# How often are carpenters exposed to asbestos now adays?



## FearfulOfAsbestos (Mar 7, 2008)

I was looking into taking a carpentry class and getting into the field.

How often is there asbestos exposure in carpentry this day in age? I know its less than years ago, but is it still often? Thanks.


----------



## inspectorD (Mar 7, 2008)

Welcome aboard.  How come you are fearful of asbestos...he seems to be a nice enough guy...haha. We have a fellow here named asbestos.
Asbestos is in a lot of remodeling demolition projects usually dated back to the 60's and before. I'm sure you know all about it with your user name. There is always the chance of it around...even on a job with none you can see. You never know who took it out of use in a house where it was used previously.
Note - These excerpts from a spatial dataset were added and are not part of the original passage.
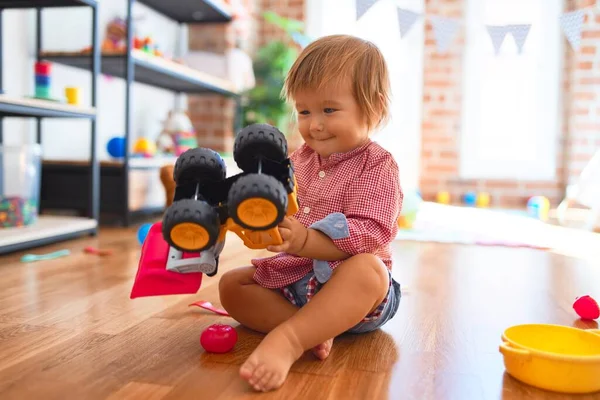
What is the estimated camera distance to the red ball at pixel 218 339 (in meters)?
1.04

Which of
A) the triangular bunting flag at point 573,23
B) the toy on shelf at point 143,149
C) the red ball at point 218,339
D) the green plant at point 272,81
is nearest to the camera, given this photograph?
the red ball at point 218,339

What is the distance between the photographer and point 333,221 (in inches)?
39.8

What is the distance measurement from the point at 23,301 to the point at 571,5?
4182 mm

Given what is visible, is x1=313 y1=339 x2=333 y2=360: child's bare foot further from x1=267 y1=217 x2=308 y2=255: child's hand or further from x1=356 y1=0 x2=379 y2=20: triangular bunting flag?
x1=356 y1=0 x2=379 y2=20: triangular bunting flag

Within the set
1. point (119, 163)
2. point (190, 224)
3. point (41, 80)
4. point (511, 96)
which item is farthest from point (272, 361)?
point (511, 96)

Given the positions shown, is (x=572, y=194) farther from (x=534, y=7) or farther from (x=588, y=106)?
(x=534, y=7)

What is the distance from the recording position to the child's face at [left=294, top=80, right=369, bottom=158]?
1.10 meters

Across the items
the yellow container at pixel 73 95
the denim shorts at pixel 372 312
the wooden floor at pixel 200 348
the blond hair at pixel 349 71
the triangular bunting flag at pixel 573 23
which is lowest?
the wooden floor at pixel 200 348

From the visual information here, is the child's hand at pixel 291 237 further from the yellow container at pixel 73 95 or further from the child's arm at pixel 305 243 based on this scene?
the yellow container at pixel 73 95

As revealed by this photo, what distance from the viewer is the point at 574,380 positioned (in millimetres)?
878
If it was not professionally done there is always a chance it is still kickin around in the basement or crawlspace or walls waiting to be found.
If you where to stay in homes which are in new built areas, you may be able to stay busy. Just forget about building in New England, We have tons of it around.
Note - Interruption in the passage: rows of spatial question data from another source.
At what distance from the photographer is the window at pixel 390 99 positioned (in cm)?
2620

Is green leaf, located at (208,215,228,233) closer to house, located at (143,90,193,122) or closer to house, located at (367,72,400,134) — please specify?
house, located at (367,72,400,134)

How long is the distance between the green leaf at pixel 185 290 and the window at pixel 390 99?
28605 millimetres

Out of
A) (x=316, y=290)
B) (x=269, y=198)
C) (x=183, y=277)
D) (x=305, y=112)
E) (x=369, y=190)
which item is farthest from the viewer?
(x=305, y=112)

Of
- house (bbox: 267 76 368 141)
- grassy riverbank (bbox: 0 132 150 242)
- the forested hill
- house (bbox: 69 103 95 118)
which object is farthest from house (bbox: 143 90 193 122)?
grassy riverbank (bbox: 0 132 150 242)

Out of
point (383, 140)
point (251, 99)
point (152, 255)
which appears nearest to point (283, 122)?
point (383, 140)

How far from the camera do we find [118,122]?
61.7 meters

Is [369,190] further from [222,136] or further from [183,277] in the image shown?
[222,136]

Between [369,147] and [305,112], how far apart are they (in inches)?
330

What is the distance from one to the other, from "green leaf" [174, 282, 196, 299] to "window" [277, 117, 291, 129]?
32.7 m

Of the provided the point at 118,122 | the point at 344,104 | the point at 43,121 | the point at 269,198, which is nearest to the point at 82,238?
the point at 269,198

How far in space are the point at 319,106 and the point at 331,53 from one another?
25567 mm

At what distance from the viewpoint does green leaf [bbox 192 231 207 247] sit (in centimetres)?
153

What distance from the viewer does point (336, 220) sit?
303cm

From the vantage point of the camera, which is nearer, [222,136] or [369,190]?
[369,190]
Good luck in your endevors.


----------



## ToolGuy (Mar 8, 2008)

It depends on the type of work you're involved in. If you do a lot of remodeling work, you'll probably be exposed to it on occasion. If the homes were constructed during asbestose useage, say 1920s thru 1960s, you'll probably see a lot of it.


----------



## FearfulOfAsbestos (Mar 8, 2008)

Is it possible to get a job doing mainly new construction, that could keep me safer from asbestos exposures? Or are those jobs rare to nonexistant in the carpentry field?


----------



## inspectorD (Mar 8, 2008)

Yup you could get a job with new construction companies. But the market for those guys is very slow right now. Read a lot of books or take a class before you go looking also. It will put you above the other laborers in the market.
Have you ever thought of becoming a shop rat. Custom cabinet companies and others are always looking for someone to stay in the shop. It will be less pay usually ,however there is no asbestos. Exept maybe in an old shop.


----------



## CraigFL (Mar 9, 2008)

I've been exposed to asbestos many, many times over my 58 years of life -- before it was even considered bad. I've not one problem with it yet. I'm sure that some people don't ever have any problem with it and others do -- for whatever reasons. Be cautious but don't let it rule the decisions you make. You might just be leaving your favorite new construction job, step out into the street and get hit by the proverbial beer truck anyway....


----------



## kok328 (Mar 9, 2008)

Your concern is mostly unfounded.  If you run into asbestos on the job, you have the right to walk away until an asbestos abatement program is performed.


----------



## losttool (Jul 15, 2008)

I get calls from flooring and boiler people when they run into asbestos floor tiles and pipe insulation.  They leave until I do the abatement and give them clearance.


----------



## yesitsconcrete (Jul 17, 2008)

asbestos is not the only job hazard which's why workmen's comp rate is 2nd just behind roofers in genl res bldg trades as i recall,,, matter of fact, chances're good you'd NEVER see asbestos unless, as previously posted, you specialize in restoring/remodeling older homes.

then again - life, itself, isn't boring


----------



## lynch (Sep 2, 2008)

FearfulOfAsbestos said:


> I was looking into taking a carpentry class and getting into the field.
> 
> How often is there asbestos exposure in carpentry this day in age? I know its less than years ago, but is it still often? Thanks.



In new residential construction, there is no worries. In remodeling a house less than 30 years old, it's minimal. It's mostly in the shingled siding where you see it now days.
lynch


----------



## aaron.klimchuk (Oct 3, 2008)

I think everyone has covered it here, but i'll throw in my 2 cents.  If it's something you are passionate about, do it.  

The threat of asbestos shouldn't rule your decision.  There are many ways around working with asbestos so do what you want and worry about the asbestos projects when you get to them.


----------